[jamming] Leaks in jam ?
Alen Ladavac
alenl-ml at croteam.com
Wed Aug 16 00:13:51 PDT 2006
Hi Groleo,
AFAIU, Jam is architected as an "old-skool" Unix command line app. It
is ment to be ran once and do some processing. When it is done, it
relies on the CRT to free the entire memory pool. See e.g. from
newstr.c:
* This implementation builds a hash table of all strings, so that multiple
* calls of newstr() on the same string allocate memory for the string once.

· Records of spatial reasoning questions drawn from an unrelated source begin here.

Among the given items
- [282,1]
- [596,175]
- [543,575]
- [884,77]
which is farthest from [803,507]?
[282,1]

* Strings are never actually freed.
There's nothing wrong in this approach, because Jam exits after each
build is done.
Cheers,
Alen
Groleo wrote:
> I've seen alot of comments inside jam telling that some portions of
> memory is never freed.
> I went further and run jam through valgrind:
> ==16330== Memcheck, a memory error detector.
> ==16330== Copyright (C) 2002-2005, and GNU GPL'd, by Julian Seward et al.

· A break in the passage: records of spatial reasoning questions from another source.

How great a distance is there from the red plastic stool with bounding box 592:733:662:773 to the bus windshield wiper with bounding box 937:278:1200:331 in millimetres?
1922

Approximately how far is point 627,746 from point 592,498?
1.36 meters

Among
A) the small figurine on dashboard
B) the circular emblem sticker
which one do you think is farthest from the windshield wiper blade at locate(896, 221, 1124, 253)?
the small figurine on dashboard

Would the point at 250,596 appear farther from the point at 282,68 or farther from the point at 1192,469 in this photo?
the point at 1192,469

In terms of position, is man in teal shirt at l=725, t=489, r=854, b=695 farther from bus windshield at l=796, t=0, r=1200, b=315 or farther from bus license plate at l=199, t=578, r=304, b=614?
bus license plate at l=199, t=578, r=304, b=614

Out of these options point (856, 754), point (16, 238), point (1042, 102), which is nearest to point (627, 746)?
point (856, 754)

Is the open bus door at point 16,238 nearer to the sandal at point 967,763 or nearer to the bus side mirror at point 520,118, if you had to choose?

> ==16330== Using LibVEX rev 1575, a library for dynamic binary translation.
> ==16330== Copyright (C) 2004-2005, and GNU GPL'd, by OpenWorks LLP.
> ==16330== Using valgrind-3.1.1-Debian, a dynamic binary
> instrumentation framework.
> ==16330== Copyright (C) 2000-2005, and GNU GPL'd, by Julian Seward et al.
> ==16330== For more details, rerun with: -v
> ==16330==
> --16330-- DWARF2 CFI reader: unhandled CFI instruction 0:50
> --16330-- DWARF2 CFI reader: unhandled CFI instruction 0:50
> ...found 224 target(s)...
> ==16330==
> ==16330== ERROR SUMMARY: 0 errors from 0 contexts (suppressed: 11 from 1)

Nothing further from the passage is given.